Reproduce the listing from the line containing "Between the two, is" through the line containing "Answer: white facade", substituting "viewpoint" for every "camera" and changing nothing else.

********

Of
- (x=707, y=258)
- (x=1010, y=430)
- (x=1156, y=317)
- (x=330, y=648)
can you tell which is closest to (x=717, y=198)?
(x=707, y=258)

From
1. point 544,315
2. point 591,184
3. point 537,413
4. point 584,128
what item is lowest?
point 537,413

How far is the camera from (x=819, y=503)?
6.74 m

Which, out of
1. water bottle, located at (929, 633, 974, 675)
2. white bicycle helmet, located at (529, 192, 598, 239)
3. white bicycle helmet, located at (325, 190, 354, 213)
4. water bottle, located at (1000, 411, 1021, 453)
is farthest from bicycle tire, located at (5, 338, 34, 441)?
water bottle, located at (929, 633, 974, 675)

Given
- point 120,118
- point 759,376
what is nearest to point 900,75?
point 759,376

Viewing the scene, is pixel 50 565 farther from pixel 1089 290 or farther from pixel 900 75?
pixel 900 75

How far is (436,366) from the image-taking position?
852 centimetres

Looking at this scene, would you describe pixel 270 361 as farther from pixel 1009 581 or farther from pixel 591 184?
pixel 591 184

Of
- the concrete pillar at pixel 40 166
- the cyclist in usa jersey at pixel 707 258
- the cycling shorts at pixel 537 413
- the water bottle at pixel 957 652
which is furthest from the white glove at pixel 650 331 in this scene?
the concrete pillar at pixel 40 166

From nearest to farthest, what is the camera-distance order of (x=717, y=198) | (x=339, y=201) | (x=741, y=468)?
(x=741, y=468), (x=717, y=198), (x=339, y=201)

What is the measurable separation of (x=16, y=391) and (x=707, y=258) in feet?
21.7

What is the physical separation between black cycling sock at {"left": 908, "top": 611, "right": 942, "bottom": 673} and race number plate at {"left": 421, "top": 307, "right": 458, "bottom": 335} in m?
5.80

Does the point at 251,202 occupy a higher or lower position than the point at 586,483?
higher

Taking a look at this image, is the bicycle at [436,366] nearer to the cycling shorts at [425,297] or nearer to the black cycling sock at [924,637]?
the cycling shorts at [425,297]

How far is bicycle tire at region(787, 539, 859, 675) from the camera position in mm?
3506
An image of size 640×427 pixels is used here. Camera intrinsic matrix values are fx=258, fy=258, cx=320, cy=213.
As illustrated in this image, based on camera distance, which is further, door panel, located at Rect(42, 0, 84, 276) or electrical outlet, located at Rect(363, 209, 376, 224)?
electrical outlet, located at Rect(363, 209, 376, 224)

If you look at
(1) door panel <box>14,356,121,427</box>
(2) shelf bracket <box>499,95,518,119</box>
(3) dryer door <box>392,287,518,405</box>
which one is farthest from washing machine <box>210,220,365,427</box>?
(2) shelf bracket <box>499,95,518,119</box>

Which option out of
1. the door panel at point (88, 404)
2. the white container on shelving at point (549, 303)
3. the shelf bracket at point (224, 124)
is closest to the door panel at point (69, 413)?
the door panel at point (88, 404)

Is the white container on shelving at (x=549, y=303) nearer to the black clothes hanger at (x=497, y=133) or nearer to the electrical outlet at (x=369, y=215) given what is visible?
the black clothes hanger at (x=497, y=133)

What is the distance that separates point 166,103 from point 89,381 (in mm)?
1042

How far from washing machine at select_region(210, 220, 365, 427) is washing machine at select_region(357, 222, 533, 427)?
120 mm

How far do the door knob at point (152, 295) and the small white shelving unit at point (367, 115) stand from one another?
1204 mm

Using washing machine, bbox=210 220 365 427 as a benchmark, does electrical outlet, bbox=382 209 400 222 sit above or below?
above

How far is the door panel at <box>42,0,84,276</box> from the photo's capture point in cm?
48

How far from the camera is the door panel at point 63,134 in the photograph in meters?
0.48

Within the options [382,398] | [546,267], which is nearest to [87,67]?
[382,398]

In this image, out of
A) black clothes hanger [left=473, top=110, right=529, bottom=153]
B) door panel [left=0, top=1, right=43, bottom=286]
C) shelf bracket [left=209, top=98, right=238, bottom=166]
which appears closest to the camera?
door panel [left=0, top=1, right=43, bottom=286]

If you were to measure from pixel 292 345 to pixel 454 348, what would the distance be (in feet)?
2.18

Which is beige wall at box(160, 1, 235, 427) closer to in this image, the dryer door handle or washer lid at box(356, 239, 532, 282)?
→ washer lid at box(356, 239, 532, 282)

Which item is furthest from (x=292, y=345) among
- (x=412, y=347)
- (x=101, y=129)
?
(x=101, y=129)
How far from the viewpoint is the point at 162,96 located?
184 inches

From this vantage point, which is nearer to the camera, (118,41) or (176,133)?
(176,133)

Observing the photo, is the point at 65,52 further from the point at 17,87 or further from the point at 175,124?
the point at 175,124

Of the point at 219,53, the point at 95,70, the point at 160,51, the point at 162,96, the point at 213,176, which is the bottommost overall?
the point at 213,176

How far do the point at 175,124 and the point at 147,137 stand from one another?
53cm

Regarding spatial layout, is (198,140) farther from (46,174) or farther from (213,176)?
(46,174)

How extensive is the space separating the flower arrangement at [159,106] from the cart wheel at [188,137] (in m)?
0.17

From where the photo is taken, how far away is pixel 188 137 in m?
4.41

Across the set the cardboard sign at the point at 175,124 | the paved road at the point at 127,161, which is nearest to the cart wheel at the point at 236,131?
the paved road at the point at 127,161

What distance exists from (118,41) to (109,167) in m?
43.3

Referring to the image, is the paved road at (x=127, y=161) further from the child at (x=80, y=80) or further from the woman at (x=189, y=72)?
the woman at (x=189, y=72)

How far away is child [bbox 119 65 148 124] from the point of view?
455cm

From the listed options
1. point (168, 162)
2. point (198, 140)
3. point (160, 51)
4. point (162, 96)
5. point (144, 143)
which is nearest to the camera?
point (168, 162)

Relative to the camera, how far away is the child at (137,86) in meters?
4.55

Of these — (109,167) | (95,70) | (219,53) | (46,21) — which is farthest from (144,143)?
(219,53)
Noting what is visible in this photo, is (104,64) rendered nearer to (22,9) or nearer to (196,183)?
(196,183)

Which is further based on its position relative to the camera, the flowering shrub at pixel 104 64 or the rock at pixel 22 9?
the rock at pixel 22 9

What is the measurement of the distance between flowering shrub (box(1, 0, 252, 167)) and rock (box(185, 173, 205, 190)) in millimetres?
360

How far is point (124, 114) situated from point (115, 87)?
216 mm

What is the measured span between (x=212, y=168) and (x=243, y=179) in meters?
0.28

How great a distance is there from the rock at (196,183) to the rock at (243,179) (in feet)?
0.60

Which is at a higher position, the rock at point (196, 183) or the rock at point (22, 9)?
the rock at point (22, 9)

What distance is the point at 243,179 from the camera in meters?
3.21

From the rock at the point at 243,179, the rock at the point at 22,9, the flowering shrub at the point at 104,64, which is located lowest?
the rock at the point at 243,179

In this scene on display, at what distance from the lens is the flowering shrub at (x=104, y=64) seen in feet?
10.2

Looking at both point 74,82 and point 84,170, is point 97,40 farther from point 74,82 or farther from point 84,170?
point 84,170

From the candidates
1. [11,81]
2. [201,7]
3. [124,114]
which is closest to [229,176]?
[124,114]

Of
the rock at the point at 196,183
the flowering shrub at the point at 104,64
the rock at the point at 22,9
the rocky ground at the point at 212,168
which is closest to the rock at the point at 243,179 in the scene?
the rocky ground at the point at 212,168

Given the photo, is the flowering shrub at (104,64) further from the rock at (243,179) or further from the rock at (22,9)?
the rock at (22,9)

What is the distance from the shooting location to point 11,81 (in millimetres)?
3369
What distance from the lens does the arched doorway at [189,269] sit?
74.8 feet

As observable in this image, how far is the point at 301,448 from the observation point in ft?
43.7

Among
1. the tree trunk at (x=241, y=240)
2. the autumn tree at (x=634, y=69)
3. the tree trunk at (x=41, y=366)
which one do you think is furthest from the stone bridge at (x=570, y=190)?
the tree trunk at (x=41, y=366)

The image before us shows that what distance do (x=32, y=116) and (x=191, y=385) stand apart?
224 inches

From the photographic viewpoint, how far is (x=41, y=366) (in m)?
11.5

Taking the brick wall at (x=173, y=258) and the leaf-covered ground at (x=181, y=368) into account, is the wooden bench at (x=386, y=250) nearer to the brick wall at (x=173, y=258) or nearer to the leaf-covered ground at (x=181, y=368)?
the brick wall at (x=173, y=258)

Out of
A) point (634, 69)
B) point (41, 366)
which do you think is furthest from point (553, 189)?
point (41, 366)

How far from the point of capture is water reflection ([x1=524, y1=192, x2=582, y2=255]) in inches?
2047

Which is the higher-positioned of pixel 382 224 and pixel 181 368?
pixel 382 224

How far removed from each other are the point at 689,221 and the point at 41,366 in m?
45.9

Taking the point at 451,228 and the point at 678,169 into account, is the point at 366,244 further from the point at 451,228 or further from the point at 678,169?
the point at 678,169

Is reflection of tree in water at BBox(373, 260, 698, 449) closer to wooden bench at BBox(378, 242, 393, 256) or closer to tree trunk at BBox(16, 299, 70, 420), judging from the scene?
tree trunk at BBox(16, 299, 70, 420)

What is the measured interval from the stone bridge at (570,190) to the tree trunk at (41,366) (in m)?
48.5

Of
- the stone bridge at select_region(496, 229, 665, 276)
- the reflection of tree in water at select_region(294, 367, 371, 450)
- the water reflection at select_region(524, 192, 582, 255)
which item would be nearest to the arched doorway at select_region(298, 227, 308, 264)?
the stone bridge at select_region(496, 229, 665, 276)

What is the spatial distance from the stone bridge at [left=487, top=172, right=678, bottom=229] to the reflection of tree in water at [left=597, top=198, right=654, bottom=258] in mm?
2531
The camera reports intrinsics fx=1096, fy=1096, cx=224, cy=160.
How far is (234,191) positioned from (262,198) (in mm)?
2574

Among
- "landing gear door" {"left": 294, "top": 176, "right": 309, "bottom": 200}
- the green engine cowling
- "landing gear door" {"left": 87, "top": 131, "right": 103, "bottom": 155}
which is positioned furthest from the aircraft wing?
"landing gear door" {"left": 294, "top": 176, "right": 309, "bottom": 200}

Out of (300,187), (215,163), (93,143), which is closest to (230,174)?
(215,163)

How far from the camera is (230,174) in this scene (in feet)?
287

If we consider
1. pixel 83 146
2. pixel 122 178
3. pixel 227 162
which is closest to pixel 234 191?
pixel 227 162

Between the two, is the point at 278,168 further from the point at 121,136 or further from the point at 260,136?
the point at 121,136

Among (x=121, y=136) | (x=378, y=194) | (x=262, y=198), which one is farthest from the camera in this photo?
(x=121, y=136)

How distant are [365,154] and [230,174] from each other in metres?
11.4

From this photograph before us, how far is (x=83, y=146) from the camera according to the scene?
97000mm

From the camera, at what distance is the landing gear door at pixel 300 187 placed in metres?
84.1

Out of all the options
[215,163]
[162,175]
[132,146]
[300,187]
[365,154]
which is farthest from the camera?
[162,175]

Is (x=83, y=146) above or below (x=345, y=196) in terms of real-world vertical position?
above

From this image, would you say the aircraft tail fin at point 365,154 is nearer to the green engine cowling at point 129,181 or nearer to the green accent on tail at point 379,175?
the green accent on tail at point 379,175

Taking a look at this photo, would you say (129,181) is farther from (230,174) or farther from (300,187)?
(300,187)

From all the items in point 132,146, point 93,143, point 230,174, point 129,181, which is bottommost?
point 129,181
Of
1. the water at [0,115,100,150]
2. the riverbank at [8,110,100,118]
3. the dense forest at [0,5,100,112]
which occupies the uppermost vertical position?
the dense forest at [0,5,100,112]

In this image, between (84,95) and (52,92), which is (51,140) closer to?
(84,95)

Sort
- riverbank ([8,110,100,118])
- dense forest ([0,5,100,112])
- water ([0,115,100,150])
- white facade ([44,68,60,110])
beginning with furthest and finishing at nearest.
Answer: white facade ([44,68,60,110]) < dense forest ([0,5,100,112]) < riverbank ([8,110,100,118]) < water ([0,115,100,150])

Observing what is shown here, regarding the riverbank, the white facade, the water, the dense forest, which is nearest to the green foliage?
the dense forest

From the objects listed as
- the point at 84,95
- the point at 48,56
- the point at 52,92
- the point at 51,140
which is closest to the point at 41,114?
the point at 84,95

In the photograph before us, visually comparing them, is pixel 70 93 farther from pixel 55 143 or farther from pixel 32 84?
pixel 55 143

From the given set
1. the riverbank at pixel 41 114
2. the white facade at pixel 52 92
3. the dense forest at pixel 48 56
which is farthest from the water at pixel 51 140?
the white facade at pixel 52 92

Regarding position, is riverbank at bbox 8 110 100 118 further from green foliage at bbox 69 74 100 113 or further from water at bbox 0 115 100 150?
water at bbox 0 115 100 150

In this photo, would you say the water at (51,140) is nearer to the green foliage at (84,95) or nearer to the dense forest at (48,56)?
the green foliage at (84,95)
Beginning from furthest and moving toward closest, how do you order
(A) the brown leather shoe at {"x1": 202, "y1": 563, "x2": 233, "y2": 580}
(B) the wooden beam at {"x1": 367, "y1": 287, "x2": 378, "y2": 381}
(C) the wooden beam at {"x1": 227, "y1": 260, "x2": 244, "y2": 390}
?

********

Result for this task
Between the two, is the point at 278,168 further from the point at 121,136 or further from the point at 260,136?
the point at 121,136

Among (x=121, y=136) | (x=378, y=194) | (x=262, y=198), which one is farthest from the viewpoint in this photo?
(x=121, y=136)

How distant are [365,154] and [230,174] from each other in metres?
11.4

From this photograph before us, how far is (x=83, y=146) from the viewpoint according to the scene?
97000mm

From the viewpoint, at what distance is the landing gear door at pixel 300 187 placed in metres?
84.1

Out of all the options
[215,163]
[162,175]
[132,146]
[300,187]
[365,154]
which is farthest from the viewpoint?
[162,175]

Is (x=83, y=146) above or below (x=345, y=196) in terms of real-world vertical position?
above

From this image, would you say the aircraft tail fin at point 365,154 is nearer to the green engine cowling at point 129,181 or nearer to the green accent on tail at point 379,175?
the green accent on tail at point 379,175

Taking a look at this photo, would you say (129,181) is farther from (230,174) or farther from (300,187)?
(300,187)

From all the items in point 132,146, point 93,143, point 230,174, point 129,181, which is bottommost?
point 129,181
Of
1. the water at [0,115,100,150]
2. the riverbank at [8,110,100,118]
3. the dense forest at [0,5,100,112]
which occupies the uppermost vertical position?
the dense forest at [0,5,100,112]

In this image, between (84,95) and (52,92), which is (51,140) closer to?
(84,95)

Sort
- riverbank ([8,110,100,118])
- dense forest ([0,5,100,112])
- water ([0,115,100,150])
- white facade ([44,68,60,110])
beginning with furthest and finishing at nearest.
Answer: white facade ([44,68,60,110]) < dense forest ([0,5,100,112]) < riverbank ([8,110,100,118]) < water ([0,115,100,150])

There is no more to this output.